For any given area on the map that lights up, there may be varying amounts of data with different degrees of quality and thoroughness. “None of those things are being noted in machine learning,” Hooker says. That compromises the integrity of the predictions the lab wants to make: where will birds be at a given time? Recently, The Nature Conservancy of California asked for guidance on where to lease land for bird habitats; the Lab of Ornithology wants to give them predictions as well as a sense of how certain those predictions are.

Hooker says they’re only scratching the surface of how to deal with this complexity. “For a statistician, it’s a wonderful sandbox to play in,” he adds. “The Lab of O really sold Cornell for me—this is just a fantastic place to be.”

Predictability, When the Stakes Are Higher

The methods Hooker is developing to deal with these problems could also call attention to uncertainty in predictions when the stakes are higher and fairness is in question. In the case of predicting recidivism at parole hearings, for example, the data about recidivism that’s plugged into the computer, like the eBird data, is going to reflect biases in how it was collected. An algorithm may then predict that a low-income African American man would be more likely to re-offend than an upper-class white woman. “That may be accurate or it may reflect the biases in where police focus their efforts,” Hooker says. Understanding how the machine uses the data to come to a prediction, as well as how stable the prediction is, could change the course of lives.

“The hope is that I can develop tools here that can then be used in more sensitive contexts.”

These kinds of racial and gender biases have shown up in other machine learning contexts. “The Lab of O has those same issues about where our data come from and its biases,” Hooker says. “The hope is that I can develop tools here that can then be used in more sensitive contexts.”

Quantifying Uncertainty in Random Forests

Hooker has already made progress toward that goal in his mathematical work, publishing a paper last year that showed how to quantify uncertainty in a popular class of prediction models, or machine learning methods, called random forests. Random forests are the baseline method for many predictions, including the Lab of Ornithology’s migration pathways.

Random forests are made up of decision trees. “You look at one covariate and you build off of it. For example, a bank might ask: are you older than 50? If yes, then is your income less than $70,000?” Hooker says. “So you get a flow chart which we can understand. With random forests, you then say I’m going to build about 800 of these; now you predict very well but no longer know what was important.”

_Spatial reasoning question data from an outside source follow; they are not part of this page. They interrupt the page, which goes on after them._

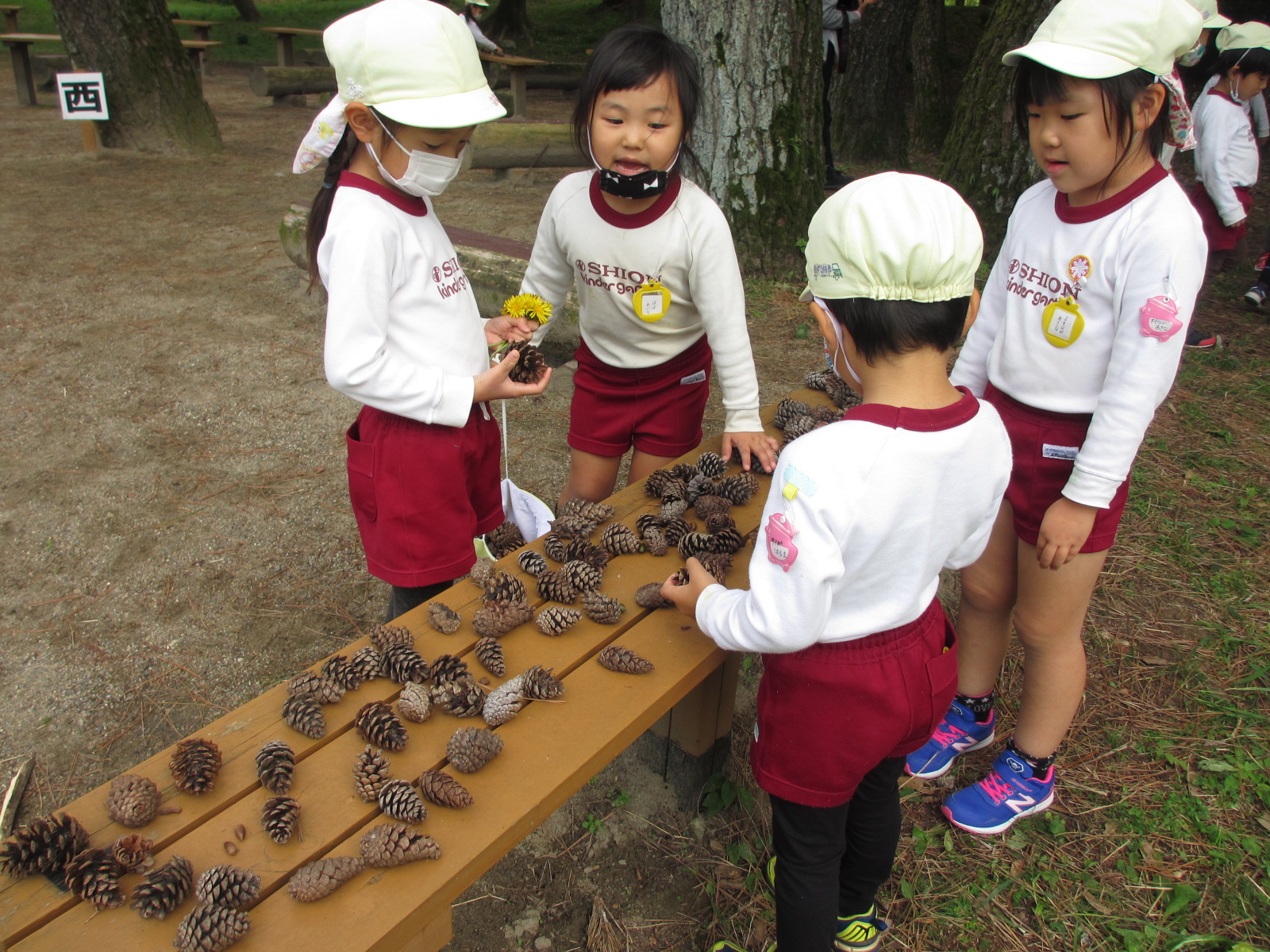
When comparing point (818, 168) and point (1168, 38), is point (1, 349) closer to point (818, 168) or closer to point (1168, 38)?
point (818, 168)

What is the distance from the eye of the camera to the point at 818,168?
6.23 metres

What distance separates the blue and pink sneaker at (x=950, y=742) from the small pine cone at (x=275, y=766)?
187cm

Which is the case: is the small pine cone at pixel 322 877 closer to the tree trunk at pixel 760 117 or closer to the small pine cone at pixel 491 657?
the small pine cone at pixel 491 657

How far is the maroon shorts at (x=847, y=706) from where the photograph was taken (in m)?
1.70

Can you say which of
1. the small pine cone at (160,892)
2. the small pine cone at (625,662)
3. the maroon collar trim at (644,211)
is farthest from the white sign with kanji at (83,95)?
the small pine cone at (160,892)

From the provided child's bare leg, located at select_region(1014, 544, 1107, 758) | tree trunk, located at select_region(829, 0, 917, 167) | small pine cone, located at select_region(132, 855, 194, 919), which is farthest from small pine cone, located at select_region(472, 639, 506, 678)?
tree trunk, located at select_region(829, 0, 917, 167)

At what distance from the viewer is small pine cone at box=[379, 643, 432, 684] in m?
1.84

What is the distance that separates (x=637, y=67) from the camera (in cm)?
237

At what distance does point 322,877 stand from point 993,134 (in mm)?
6666

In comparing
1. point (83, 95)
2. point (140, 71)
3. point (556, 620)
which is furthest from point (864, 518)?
point (140, 71)

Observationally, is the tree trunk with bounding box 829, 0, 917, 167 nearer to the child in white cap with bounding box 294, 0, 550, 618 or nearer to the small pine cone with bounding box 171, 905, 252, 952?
the child in white cap with bounding box 294, 0, 550, 618

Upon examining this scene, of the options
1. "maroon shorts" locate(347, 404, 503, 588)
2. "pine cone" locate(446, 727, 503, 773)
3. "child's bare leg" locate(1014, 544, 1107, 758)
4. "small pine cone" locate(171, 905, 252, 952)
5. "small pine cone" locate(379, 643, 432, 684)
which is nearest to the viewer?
"small pine cone" locate(171, 905, 252, 952)

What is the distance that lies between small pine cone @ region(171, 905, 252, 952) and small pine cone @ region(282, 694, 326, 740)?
0.41m

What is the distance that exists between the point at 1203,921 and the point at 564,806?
1.79 m
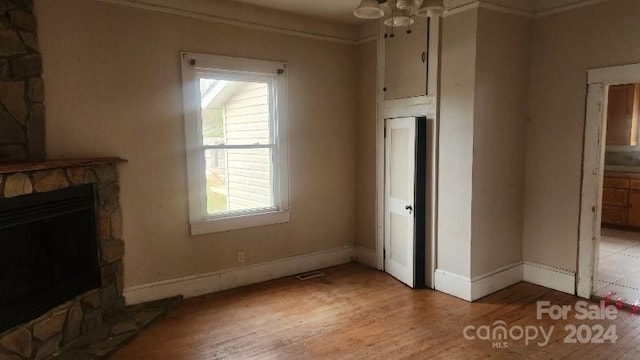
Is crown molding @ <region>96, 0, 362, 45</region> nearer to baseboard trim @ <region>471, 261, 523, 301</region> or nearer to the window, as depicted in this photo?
the window

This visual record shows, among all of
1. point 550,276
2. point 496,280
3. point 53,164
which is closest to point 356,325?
point 496,280

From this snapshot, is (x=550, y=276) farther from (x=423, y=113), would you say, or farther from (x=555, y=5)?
(x=555, y=5)

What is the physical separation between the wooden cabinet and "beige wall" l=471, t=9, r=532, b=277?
3218 mm

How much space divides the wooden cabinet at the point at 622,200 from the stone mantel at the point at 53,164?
6657 mm

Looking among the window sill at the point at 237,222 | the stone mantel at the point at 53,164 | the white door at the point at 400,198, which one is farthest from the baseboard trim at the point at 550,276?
the stone mantel at the point at 53,164

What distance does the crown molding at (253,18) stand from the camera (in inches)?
140

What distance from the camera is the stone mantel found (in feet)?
8.21

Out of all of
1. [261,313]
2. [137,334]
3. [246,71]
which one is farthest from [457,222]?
[137,334]

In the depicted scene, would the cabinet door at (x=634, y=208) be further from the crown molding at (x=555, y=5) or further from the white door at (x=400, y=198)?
the white door at (x=400, y=198)

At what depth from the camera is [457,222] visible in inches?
147

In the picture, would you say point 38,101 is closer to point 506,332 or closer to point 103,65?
point 103,65

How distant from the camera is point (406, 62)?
4074 mm

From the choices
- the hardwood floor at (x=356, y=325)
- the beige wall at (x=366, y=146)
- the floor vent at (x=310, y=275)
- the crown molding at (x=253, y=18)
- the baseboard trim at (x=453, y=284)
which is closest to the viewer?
the hardwood floor at (x=356, y=325)

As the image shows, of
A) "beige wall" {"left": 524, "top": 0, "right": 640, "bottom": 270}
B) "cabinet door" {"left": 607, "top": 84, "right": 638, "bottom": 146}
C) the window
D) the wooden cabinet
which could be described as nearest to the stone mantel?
the window
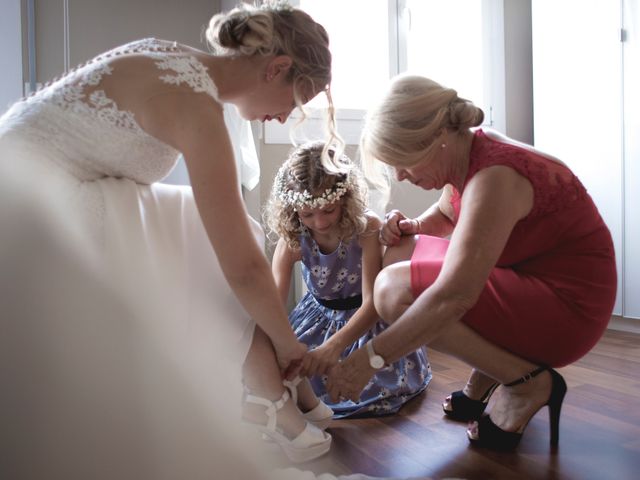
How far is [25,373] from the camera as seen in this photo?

Working with Lucas K. Mentch, PhD ’15 (now at University of Pittsburgh), Hooker came up with a theorem that gives a mathematically justified interval of possible predictions. Rather than a single prediction, the range allows for the expression and quantification of uncertainty. “We can do that at no extra computational effort,” Hooker says. “It’s one of the central breakthroughs in this area of research.” 

A breakthrough in statistical science means a breakthrough in a number of fields and their applications.

The Fun in Statistics

The open and expansive nature of the field and its vast potential for application are some of the things Hooker loves about statistics. He quotes the late mathematician John W. Tukey who described statistics as getting to play in everyone else’s backyard.

Hooker goes on to describe statistics as a service discipline. “There isn’t really a next great challenge of statistics. It’s more about what’s the next crazy type of data that we have to work out how to deal with?”

Among his many projects, Hooker also works with Cornell’s Statistical Consulting Unit, helping researchers across campus find solutions for processing their data. “Excellent scientists from all over the university with all sorts of problems come into this office and talk about the science they’re doing,” Hooker says. “They keep me on my feet, and it’s just so much fun.”